= Asim Kurjak =

Bosnian physician

Asim Kurjak is the President of International Academy of Perinatal Medicine and director of Ian Donald Inter-University School of Medical Ultrasound. He is a regular fellow of World Academy of Art and Science, European Academy of Sciences and Art, International Academy for Human Reproduction, Italian Academy of Science and Art of Reggio Puglia, Academy of Medical Sciences of Catalonia; honorary member of American Institute of Ultrasound in Medicine and Biology; regular member of Russian Academy of Science and Art.

==Awards==
- The Fetus as a Patient Society's Prize "William Liley (1998)
- Maternity Prize given by European Association of Perinatal Medicine (2000)
- The Order of the Croatian Starr with the Effigy of Rudjer Boskovic (2001)
- Pavao Culumovic Prize of Croatian Medical Association (2003)
- Golden Amnioscope given by International Academy of Perinatal Medicine (2008)
- Erich Saling Perinatal Price (2012)
- Rudjer Boskovic National Price for Science of Croatia (2012)

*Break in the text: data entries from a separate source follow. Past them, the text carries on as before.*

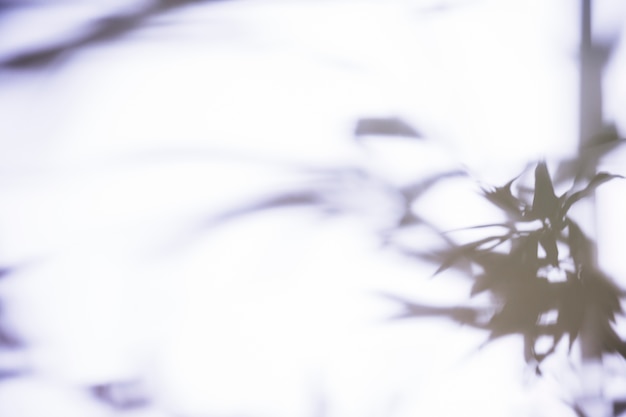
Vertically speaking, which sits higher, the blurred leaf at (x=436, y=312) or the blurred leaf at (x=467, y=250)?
the blurred leaf at (x=467, y=250)

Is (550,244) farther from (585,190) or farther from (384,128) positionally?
(384,128)

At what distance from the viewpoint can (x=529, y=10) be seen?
35.8 inches

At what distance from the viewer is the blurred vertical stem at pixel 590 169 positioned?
90 cm

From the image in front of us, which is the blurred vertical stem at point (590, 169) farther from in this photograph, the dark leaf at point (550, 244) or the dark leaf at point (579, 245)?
the dark leaf at point (550, 244)

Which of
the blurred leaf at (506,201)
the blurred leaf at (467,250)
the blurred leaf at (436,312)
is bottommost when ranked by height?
the blurred leaf at (436,312)

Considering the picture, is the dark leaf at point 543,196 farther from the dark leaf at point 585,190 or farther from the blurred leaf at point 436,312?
the blurred leaf at point 436,312

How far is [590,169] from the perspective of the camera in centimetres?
90

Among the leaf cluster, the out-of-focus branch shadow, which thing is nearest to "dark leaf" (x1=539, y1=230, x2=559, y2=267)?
the leaf cluster

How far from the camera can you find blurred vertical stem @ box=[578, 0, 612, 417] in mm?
904

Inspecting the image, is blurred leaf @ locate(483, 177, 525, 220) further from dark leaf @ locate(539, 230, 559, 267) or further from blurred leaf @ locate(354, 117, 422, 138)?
blurred leaf @ locate(354, 117, 422, 138)

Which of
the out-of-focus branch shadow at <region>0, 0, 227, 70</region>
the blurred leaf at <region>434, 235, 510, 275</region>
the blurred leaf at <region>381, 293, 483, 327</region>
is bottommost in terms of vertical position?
the blurred leaf at <region>381, 293, 483, 327</region>

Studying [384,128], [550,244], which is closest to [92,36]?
[384,128]

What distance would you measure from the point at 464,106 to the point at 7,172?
3.66 ft

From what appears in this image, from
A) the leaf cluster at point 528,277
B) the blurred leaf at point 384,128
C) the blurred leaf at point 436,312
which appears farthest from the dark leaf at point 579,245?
the blurred leaf at point 384,128
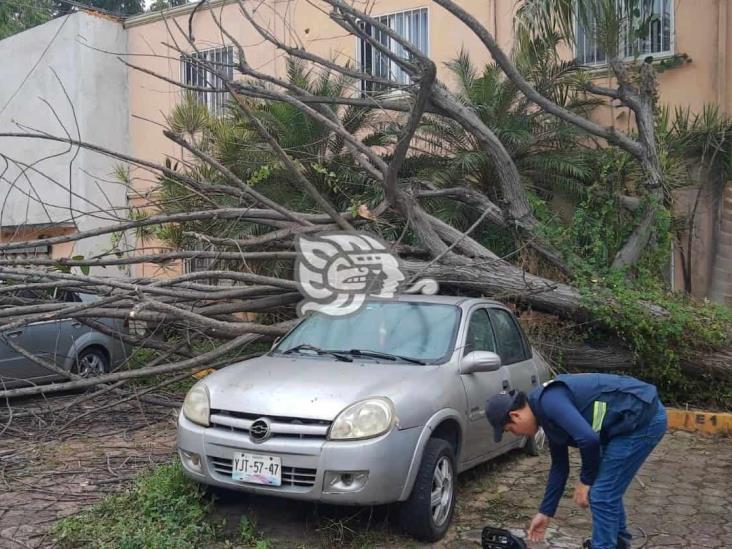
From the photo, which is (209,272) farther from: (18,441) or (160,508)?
(160,508)

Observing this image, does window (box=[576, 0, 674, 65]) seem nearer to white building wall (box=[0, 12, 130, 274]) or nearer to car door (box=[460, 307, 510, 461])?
car door (box=[460, 307, 510, 461])

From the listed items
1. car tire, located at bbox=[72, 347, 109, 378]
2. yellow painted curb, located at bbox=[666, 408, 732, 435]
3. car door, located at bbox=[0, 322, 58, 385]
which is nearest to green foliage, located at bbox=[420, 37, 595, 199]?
yellow painted curb, located at bbox=[666, 408, 732, 435]

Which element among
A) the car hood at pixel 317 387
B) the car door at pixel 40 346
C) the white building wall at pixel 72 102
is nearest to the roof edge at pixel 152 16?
the white building wall at pixel 72 102

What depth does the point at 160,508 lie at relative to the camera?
5.00m

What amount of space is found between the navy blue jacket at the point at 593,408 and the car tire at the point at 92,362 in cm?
720

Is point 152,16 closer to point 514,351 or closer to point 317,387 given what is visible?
point 514,351

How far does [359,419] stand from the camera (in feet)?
14.9

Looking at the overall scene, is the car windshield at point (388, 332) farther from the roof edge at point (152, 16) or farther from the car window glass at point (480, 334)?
the roof edge at point (152, 16)

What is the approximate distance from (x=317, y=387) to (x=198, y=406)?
0.82m

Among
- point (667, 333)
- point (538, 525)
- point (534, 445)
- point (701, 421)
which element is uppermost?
point (667, 333)

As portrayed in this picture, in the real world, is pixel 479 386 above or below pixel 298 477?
above

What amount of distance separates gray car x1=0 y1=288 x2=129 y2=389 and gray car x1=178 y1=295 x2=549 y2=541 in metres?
3.88

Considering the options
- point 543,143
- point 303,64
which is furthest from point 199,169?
point 543,143

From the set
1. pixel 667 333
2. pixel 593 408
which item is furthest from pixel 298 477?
pixel 667 333
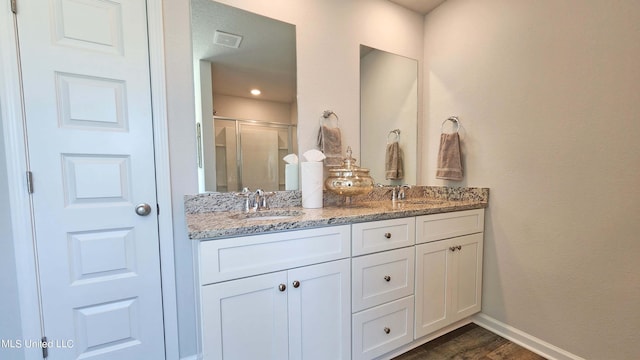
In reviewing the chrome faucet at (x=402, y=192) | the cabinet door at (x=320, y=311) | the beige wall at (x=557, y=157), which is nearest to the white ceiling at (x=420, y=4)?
the beige wall at (x=557, y=157)

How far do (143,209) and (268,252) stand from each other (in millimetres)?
733

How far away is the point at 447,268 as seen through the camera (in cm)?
165

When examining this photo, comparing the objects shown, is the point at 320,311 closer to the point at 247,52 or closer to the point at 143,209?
the point at 143,209

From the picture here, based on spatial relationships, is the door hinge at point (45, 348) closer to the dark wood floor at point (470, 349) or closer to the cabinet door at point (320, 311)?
the cabinet door at point (320, 311)

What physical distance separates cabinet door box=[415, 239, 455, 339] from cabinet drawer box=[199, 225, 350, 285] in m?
0.57

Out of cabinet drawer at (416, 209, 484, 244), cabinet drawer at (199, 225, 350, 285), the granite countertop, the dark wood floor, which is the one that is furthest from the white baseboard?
cabinet drawer at (199, 225, 350, 285)

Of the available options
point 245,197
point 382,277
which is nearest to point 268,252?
point 245,197

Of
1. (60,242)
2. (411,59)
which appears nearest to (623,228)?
(411,59)

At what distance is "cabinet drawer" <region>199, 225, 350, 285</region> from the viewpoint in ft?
3.29

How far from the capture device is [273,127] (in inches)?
66.7

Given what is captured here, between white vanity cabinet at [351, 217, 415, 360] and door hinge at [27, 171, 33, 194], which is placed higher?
door hinge at [27, 171, 33, 194]

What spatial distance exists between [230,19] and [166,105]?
2.08ft

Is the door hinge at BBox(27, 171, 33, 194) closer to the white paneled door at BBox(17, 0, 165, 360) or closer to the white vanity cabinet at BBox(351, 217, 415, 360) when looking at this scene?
the white paneled door at BBox(17, 0, 165, 360)

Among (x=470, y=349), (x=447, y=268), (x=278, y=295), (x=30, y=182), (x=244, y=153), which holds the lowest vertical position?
(x=470, y=349)
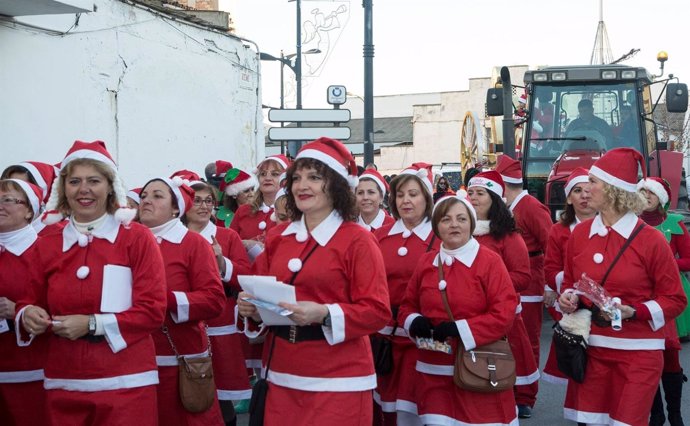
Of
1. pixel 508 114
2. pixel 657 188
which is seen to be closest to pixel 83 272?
pixel 657 188

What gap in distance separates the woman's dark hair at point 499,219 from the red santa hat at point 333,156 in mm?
2330

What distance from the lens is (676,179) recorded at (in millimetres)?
12297

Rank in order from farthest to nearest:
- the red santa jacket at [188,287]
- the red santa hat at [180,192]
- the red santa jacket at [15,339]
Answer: the red santa hat at [180,192] → the red santa jacket at [188,287] → the red santa jacket at [15,339]

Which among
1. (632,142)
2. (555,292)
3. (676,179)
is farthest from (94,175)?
(676,179)

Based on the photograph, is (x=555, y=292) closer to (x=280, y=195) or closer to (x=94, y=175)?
(x=280, y=195)

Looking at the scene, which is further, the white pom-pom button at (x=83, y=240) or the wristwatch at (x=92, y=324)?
the white pom-pom button at (x=83, y=240)

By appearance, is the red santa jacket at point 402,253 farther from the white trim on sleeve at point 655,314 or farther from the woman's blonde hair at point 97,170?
the woman's blonde hair at point 97,170

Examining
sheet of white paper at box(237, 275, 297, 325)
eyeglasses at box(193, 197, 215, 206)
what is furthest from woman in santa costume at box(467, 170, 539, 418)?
sheet of white paper at box(237, 275, 297, 325)

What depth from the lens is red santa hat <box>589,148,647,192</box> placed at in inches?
209

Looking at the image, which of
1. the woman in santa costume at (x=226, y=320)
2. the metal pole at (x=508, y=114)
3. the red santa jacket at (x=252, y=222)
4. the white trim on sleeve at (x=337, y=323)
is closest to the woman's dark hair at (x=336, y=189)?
the white trim on sleeve at (x=337, y=323)

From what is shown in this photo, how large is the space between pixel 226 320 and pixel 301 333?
2395mm

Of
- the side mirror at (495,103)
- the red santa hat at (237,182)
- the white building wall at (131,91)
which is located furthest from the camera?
the side mirror at (495,103)

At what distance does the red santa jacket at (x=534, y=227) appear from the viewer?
7.81 metres

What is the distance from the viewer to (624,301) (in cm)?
513
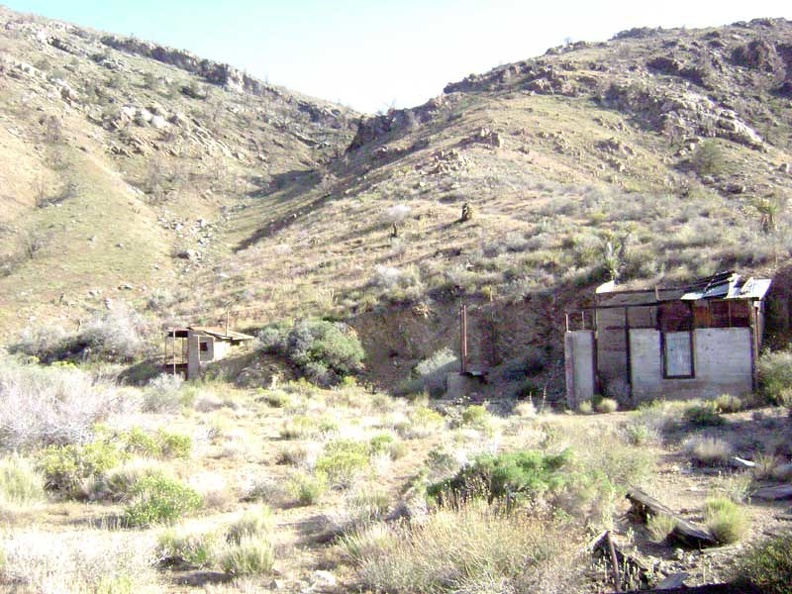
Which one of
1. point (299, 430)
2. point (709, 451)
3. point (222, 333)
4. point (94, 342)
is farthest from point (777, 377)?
point (94, 342)

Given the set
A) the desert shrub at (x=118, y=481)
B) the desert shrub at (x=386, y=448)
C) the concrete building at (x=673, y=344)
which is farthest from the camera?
the concrete building at (x=673, y=344)

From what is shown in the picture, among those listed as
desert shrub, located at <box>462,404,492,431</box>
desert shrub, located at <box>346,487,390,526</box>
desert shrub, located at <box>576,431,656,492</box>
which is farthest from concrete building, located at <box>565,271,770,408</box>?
desert shrub, located at <box>346,487,390,526</box>

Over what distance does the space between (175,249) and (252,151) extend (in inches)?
1160

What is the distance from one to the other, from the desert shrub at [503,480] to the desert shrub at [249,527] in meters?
1.94

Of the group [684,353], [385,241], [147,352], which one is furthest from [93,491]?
[385,241]

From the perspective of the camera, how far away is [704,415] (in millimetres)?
14531

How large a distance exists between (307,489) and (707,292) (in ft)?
47.6

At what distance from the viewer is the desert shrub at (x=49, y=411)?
37.6ft

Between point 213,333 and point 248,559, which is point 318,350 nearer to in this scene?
point 213,333

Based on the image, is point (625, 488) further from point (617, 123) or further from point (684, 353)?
point (617, 123)

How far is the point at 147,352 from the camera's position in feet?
102

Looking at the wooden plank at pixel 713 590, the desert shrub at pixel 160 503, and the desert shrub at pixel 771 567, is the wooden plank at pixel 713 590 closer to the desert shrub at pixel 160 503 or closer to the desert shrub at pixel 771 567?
the desert shrub at pixel 771 567

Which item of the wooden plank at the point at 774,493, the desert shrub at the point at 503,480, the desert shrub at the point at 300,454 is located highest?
the desert shrub at the point at 503,480

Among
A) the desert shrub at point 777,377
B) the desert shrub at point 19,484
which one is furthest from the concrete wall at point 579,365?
the desert shrub at point 19,484
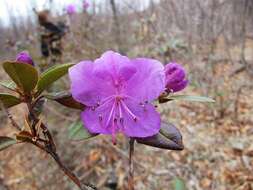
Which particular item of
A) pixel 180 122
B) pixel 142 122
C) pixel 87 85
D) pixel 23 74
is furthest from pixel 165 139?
pixel 180 122

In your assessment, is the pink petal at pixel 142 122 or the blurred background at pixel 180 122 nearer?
the pink petal at pixel 142 122

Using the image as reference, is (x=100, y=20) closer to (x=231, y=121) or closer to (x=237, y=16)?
(x=237, y=16)

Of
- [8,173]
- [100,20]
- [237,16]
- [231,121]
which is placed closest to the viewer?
[231,121]

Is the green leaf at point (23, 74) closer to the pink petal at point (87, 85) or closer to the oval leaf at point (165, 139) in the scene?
the pink petal at point (87, 85)

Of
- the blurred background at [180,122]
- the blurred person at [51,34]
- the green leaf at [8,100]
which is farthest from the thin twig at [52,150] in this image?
the blurred person at [51,34]

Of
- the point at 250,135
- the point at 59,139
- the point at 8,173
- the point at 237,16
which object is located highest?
the point at 237,16

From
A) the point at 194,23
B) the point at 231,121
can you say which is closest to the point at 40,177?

He is an honorary member of 28 international societies for ultrasound or perinatal medicine. Kurjak is also a member of the editorial board or editor in chief of several international journals including Donald School Journal of Ultrasound in Obstetrics and Gynecology, co editors of Journal of Perinatal Medicine.

==Plagiarism==
Kurjak has been accused of multiple instances of plagiarism. In May 2007, the Committee for Ethics in Science and Higher Education found Kurjak guilty of “violations of the [committee's] ethics code . . . and of common norms in biomedical publishing.”